BEGIN Excerpted passage

The Death of Michael Stewart 1983
Photo By Gail

At the time of his death in 1983, Michael Stewart was an aspiring young artist new to the scene, and the details of his death remain officially unsettled thirty-six years later. Stewart was arrested for allegedly writing graffiti in the First Avenue L train station in the early morning of September 15th, 1983, on his way home to Brooklyn after a night out with friends in the East Village. At around 3:30 AM, he was brought, hog-tied and comatose, by police to Bellevue Hospital, where he died thirteen hours later.

The Death of Michael Stewart (1983) represents the Basquiat’s attempt to envision Stewart’s encounter with the police that night, and pay tribute. Originally painted on a wall of Keith Haring’s Cable Building studio, laden with tags by numerous graffiti writers, Basquiat’s composition comprises three figures: two cartoonish policemen wielding their batons over the partially defined man between them. The figure, rendered in black paint, represents both Michael Stewart and the enormity of the history of violence against black bodies: it could have been any black man in the wrong place at the wrong time, in America. The word “Defacement?” hovers above the trio in the upper register, posing a question about defilement: Can the (alleged) desecration of property be an excuse for erasing a life? It is important to consider that during the 1980s, ‘defacement’ was frequently used interchangeably as a term for graffiti.

For Basquiat, who famously said about Stewart’s death, “It could have been me,” the tragedy brought to the surface his own conflicted status as a black artist in a city roiled by racial tensions and a predominantly white art world that in the early eighties was largely unengaged with the social and economic inequities of New York City. When Haring moved studios in 1985, he cut the work from the wall. In the spring or summer of 1989, he placed the painting in an ornate, gilded frame inspired by the decor of the Ritz Hotel in Paris where he often stayed. The painting hung above Haring’s bed until his death from AIDS-related complications in 1990, when it was bequeathed to his goddaughter, its current owner.

Photographed as part of the Exhibit, Basquiat’s Defacement: The Untold Story at the Guggenheim Museum in NYC.

END Excerpted passage
BEGIN Dataset content

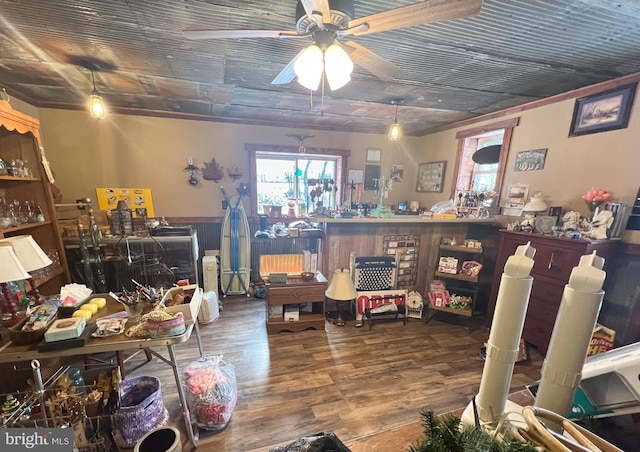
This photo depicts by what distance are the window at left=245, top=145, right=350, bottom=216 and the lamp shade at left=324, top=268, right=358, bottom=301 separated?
5.32 feet

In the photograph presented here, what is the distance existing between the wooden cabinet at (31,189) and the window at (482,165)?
4485 mm

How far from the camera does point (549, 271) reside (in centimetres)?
A: 235

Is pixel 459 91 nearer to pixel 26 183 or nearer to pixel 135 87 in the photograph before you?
pixel 135 87

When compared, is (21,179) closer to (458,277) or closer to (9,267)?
(9,267)

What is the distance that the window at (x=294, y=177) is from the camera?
4109mm

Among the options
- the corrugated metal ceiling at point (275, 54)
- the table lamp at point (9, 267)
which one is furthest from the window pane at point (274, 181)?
the table lamp at point (9, 267)

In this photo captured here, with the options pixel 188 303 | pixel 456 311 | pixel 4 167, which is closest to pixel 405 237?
pixel 456 311

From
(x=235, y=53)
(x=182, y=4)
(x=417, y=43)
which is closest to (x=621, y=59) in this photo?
(x=417, y=43)

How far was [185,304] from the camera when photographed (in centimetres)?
153

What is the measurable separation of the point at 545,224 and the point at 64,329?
3.69m

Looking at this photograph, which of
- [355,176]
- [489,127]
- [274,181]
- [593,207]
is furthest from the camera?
[355,176]

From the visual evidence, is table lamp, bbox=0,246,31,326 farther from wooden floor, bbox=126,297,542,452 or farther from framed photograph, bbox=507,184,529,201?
framed photograph, bbox=507,184,529,201

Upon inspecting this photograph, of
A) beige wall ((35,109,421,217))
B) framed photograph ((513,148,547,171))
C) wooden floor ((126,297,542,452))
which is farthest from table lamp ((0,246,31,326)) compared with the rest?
framed photograph ((513,148,547,171))

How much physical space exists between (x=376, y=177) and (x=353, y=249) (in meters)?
2.10
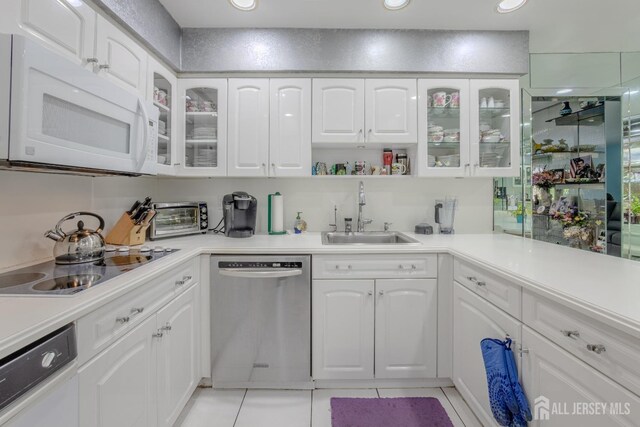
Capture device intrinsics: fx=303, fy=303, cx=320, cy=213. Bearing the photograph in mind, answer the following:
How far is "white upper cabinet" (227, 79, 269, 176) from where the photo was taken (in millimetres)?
2195

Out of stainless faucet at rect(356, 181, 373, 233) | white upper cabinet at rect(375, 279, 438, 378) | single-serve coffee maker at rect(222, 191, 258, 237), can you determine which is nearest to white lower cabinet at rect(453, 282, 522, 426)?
white upper cabinet at rect(375, 279, 438, 378)

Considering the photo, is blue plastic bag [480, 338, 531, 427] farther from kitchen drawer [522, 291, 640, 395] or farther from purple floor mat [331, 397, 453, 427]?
purple floor mat [331, 397, 453, 427]

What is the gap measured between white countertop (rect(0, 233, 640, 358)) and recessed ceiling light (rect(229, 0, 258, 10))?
4.88 ft

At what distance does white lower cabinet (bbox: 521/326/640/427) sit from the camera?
0.83m

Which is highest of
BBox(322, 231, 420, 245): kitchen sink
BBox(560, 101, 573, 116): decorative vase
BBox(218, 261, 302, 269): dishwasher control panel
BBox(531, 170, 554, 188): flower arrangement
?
BBox(560, 101, 573, 116): decorative vase

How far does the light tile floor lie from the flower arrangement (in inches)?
74.7

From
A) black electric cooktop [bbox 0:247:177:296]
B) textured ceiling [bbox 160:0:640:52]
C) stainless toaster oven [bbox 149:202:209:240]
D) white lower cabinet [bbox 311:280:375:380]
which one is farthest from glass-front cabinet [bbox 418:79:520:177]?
black electric cooktop [bbox 0:247:177:296]

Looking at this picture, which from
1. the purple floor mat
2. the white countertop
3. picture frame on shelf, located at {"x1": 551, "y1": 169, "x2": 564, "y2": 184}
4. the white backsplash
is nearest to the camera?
the white countertop

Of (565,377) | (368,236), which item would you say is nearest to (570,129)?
(368,236)

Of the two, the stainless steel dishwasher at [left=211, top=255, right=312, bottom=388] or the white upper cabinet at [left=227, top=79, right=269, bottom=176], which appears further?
the white upper cabinet at [left=227, top=79, right=269, bottom=176]

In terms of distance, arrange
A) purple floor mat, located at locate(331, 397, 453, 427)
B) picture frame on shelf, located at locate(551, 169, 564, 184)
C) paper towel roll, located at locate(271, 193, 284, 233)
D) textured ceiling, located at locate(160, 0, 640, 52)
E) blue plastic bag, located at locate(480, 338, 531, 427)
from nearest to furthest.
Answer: blue plastic bag, located at locate(480, 338, 531, 427) < purple floor mat, located at locate(331, 397, 453, 427) < textured ceiling, located at locate(160, 0, 640, 52) < paper towel roll, located at locate(271, 193, 284, 233) < picture frame on shelf, located at locate(551, 169, 564, 184)

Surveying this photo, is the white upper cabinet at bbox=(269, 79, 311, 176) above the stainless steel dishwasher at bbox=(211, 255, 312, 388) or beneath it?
above

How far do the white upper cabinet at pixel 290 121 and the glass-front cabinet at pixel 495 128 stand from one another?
120 cm

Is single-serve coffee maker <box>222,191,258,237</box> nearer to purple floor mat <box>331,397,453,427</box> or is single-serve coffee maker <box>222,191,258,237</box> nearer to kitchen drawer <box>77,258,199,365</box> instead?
kitchen drawer <box>77,258,199,365</box>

END Dataset content

**Exercise tasks**
1. According to the passage on Michael Stewart's death, where was Basquiat's painting originally made?
2. Print everything in the passage on Michael Stewart's death from "For Basquiat, who" down to "its current owner.".

**Answers to the exercises**
1. On a wall of Keith Haring's Cable Building studio.

2.
For Basquiat, who famously said about Stewart’s death, “It could have been me,” the tragedy brought to the surface his own conflicted status as a black artist in a city roiled by racial tensions and a predominantly white art world that in the early eighties was largely unengaged with the social and economic inequities of New York City. When Haring moved studios in 1985, he cut the work from the wall. In the spring or summer of 1989, he placed the painting in an ornate, gilded frame inspired by the decor of the Ritz Hotel in Paris where he often stayed. The painting hung above Haring’s bed until his death from AIDS-related complications in 1990, when it was bequeathed to his goddaughter, its current owner.